Lay out the part of the items that opens with the line containing "Which amongst" and runs through the end of the items as a Markdown table with the columns Row and Entry, giving each line a row number and its text. Skip blank lines and leave the pictures out.

Dataset entries start

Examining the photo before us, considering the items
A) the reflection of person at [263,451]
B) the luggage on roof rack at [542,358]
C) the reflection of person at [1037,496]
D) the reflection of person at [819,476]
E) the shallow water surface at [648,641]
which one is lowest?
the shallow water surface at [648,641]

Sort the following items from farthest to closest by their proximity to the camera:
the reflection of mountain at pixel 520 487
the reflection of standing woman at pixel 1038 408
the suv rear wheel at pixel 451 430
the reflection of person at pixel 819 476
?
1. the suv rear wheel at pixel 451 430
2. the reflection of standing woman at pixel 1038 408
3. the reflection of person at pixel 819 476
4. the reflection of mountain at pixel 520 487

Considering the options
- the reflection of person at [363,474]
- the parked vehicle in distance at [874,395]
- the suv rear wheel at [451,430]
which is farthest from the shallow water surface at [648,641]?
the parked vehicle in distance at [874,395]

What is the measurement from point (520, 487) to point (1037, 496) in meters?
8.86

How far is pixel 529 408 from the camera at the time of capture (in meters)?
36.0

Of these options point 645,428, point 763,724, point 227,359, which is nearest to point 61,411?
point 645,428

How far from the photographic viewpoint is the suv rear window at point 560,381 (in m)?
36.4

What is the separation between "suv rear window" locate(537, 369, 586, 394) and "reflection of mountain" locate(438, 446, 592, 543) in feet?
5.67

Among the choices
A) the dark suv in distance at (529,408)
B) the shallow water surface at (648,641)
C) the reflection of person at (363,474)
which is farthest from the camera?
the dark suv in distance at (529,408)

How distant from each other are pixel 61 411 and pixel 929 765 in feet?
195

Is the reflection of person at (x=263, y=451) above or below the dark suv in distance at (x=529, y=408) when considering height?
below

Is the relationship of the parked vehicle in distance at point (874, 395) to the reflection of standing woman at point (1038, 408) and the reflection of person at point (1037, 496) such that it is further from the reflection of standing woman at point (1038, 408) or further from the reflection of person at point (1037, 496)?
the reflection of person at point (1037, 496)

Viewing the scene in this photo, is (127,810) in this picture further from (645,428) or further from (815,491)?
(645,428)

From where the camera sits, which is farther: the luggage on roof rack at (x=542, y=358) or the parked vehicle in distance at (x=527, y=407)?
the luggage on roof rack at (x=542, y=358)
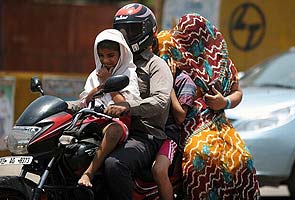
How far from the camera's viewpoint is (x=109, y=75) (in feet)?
15.4

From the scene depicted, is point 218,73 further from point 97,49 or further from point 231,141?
point 97,49

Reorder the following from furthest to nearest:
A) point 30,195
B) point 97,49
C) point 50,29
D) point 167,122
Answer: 1. point 50,29
2. point 167,122
3. point 97,49
4. point 30,195

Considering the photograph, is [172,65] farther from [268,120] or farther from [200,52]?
[268,120]

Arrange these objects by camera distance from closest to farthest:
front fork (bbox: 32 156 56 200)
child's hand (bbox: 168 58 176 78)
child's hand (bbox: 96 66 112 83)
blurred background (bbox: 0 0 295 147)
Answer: front fork (bbox: 32 156 56 200), child's hand (bbox: 96 66 112 83), child's hand (bbox: 168 58 176 78), blurred background (bbox: 0 0 295 147)

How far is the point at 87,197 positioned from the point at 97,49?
0.95 metres

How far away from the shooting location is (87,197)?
4.60 m

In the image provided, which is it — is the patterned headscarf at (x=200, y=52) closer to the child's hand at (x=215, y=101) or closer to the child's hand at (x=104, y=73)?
the child's hand at (x=215, y=101)

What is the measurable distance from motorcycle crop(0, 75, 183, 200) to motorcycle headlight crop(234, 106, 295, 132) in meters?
2.88

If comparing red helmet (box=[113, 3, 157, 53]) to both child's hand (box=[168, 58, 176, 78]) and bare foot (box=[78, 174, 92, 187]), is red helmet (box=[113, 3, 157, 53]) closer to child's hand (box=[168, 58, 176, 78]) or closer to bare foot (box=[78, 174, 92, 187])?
child's hand (box=[168, 58, 176, 78])

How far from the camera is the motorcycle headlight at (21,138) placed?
4.38 meters

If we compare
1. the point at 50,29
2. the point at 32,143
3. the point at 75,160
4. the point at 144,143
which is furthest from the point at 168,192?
the point at 50,29

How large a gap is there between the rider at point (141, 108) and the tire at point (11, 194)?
549 millimetres

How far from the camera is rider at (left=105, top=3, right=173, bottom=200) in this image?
4555 millimetres

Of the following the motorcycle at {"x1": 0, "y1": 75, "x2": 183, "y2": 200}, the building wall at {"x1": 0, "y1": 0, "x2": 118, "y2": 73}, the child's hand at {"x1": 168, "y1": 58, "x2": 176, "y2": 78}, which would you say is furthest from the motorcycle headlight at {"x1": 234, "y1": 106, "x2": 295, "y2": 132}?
the building wall at {"x1": 0, "y1": 0, "x2": 118, "y2": 73}
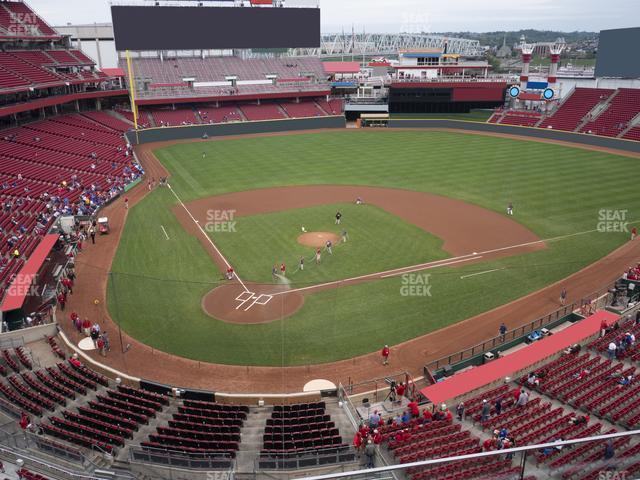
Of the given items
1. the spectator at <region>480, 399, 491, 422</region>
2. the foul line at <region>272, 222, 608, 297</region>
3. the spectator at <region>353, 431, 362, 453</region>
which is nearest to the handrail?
the spectator at <region>353, 431, 362, 453</region>

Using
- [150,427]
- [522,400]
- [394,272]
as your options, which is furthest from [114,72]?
[522,400]

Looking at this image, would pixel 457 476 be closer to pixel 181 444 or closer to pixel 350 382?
pixel 181 444

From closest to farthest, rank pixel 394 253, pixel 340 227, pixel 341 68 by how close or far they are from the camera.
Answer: pixel 394 253 → pixel 340 227 → pixel 341 68

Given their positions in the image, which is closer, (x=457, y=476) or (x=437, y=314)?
(x=457, y=476)

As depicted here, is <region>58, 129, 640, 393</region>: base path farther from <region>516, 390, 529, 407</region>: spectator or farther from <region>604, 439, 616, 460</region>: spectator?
<region>604, 439, 616, 460</region>: spectator

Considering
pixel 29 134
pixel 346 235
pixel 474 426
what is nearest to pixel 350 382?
pixel 474 426

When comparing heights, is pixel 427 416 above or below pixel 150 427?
above

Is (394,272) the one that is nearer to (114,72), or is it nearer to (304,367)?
(304,367)
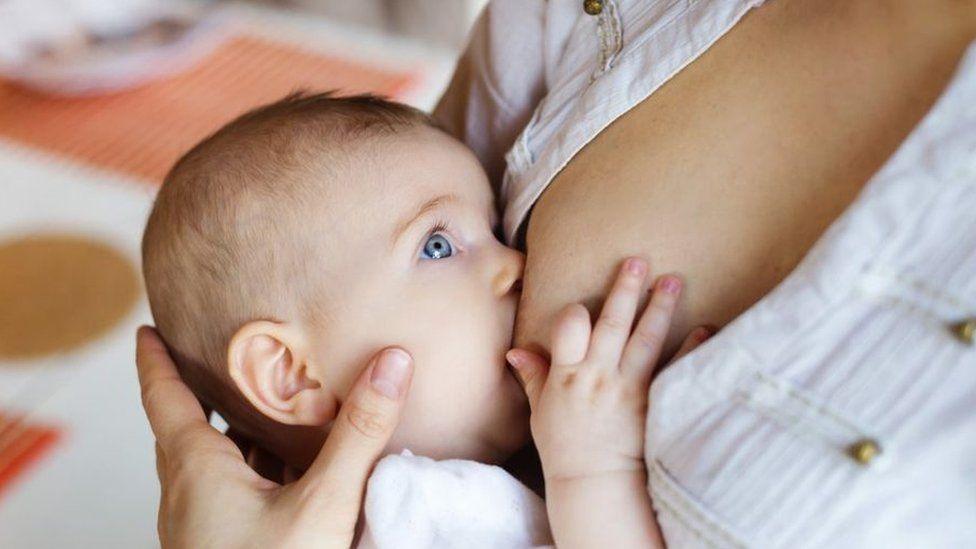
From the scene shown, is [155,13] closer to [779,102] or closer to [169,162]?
[169,162]

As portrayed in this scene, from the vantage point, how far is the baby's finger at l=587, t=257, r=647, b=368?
23.6 inches

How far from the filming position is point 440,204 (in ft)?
2.40

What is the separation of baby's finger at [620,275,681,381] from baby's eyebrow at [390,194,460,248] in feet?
0.68

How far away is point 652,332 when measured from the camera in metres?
0.59

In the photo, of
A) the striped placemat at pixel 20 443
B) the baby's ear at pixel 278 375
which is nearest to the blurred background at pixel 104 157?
the striped placemat at pixel 20 443

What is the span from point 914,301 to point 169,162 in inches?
62.7

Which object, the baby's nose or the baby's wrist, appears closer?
the baby's wrist

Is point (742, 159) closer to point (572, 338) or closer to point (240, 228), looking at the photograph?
point (572, 338)

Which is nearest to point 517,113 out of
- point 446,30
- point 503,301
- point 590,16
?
point 590,16

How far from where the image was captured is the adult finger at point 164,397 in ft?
2.43

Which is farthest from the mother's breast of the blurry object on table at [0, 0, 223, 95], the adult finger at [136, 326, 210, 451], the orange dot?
the blurry object on table at [0, 0, 223, 95]

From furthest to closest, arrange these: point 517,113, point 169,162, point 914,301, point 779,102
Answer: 1. point 169,162
2. point 517,113
3. point 779,102
4. point 914,301

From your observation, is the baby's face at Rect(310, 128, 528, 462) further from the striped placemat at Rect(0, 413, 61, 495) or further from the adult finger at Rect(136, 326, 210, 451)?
the striped placemat at Rect(0, 413, 61, 495)

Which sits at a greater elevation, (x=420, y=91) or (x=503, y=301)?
(x=503, y=301)
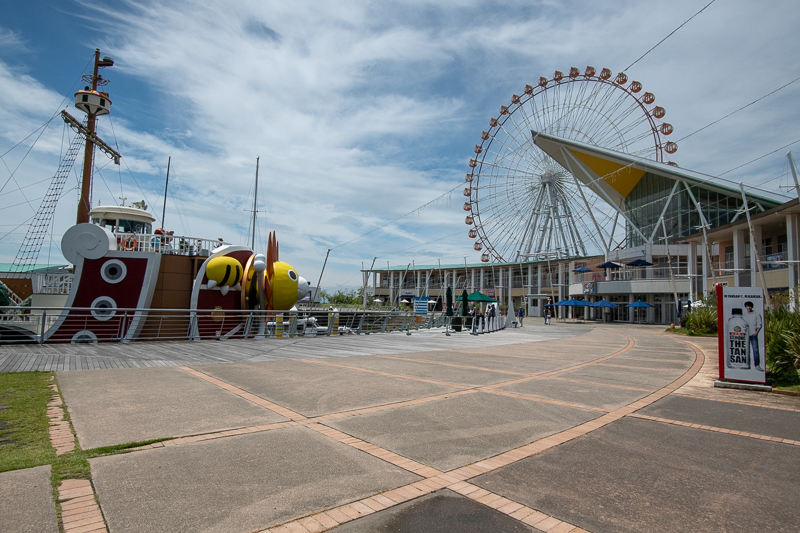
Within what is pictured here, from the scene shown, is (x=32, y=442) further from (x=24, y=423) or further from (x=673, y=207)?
(x=673, y=207)

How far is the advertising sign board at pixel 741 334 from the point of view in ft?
28.5

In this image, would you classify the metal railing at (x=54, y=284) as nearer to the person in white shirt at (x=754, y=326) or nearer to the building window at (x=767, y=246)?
the person in white shirt at (x=754, y=326)

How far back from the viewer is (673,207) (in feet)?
154

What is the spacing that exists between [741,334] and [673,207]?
43668 millimetres

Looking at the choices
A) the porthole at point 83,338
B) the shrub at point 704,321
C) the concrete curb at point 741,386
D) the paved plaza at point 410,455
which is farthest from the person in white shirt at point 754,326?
the shrub at point 704,321

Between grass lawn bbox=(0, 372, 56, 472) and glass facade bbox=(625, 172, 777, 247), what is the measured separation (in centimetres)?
4172

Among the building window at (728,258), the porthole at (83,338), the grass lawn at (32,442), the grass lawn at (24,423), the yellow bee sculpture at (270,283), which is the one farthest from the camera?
the building window at (728,258)

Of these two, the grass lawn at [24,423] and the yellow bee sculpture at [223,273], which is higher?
the yellow bee sculpture at [223,273]

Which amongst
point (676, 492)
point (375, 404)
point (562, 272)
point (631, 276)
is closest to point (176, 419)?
point (375, 404)

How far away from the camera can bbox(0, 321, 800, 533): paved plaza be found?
329 centimetres

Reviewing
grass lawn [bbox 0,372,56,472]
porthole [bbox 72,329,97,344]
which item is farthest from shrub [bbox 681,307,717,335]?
grass lawn [bbox 0,372,56,472]

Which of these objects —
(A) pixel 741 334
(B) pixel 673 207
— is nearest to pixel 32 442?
(A) pixel 741 334

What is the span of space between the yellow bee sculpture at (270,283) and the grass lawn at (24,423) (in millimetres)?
12655

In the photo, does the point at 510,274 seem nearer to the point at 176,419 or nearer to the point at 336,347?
the point at 336,347
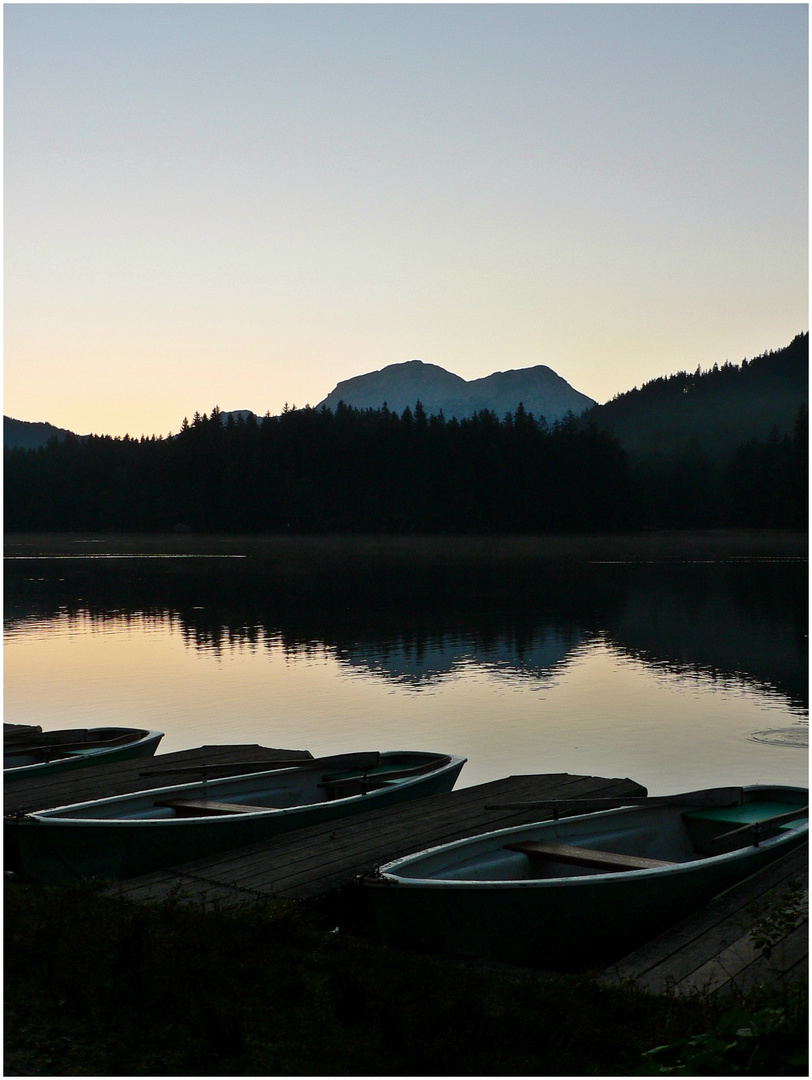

Dataset entries end

Solution for this task:
| Row | Entry |
|---|---|
| 1 | Which amongst |
| 2 | point (676, 492) |
| 3 | point (375, 404) |
| 4 | point (562, 272) |
| 5 | point (631, 276) |
| 6 | is closest to point (176, 419)? |
| 7 | point (375, 404) |
| 8 | How far away from the camera can bbox(0, 321, 800, 533): paved plaza be found? |
| 9 | 329 centimetres |
| 10 | Reviewing |
| 11 | grass lawn [bbox 0,372,56,472] |
| 12 | porthole [bbox 72,329,97,344] |
| 13 | which item is farthest from shrub [bbox 681,307,717,335]? |
| 14 | grass lawn [bbox 0,372,56,472] |
| 15 | Which of these objects — |
| 16 | (A) pixel 741 334 |
| 17 | (B) pixel 673 207 |
| 18 | — is nearest to pixel 32 442? |
| 19 | (A) pixel 741 334 |
| 20 | What is the span of space between the yellow bee sculpture at (270,283) and the grass lawn at (24,423) (in millimetres)? |
| 21 | 12655 |
| 22 | In the photo, does the point at 510,274 seem nearer to the point at 176,419 or nearer to the point at 336,347? |
| 23 | the point at 336,347 |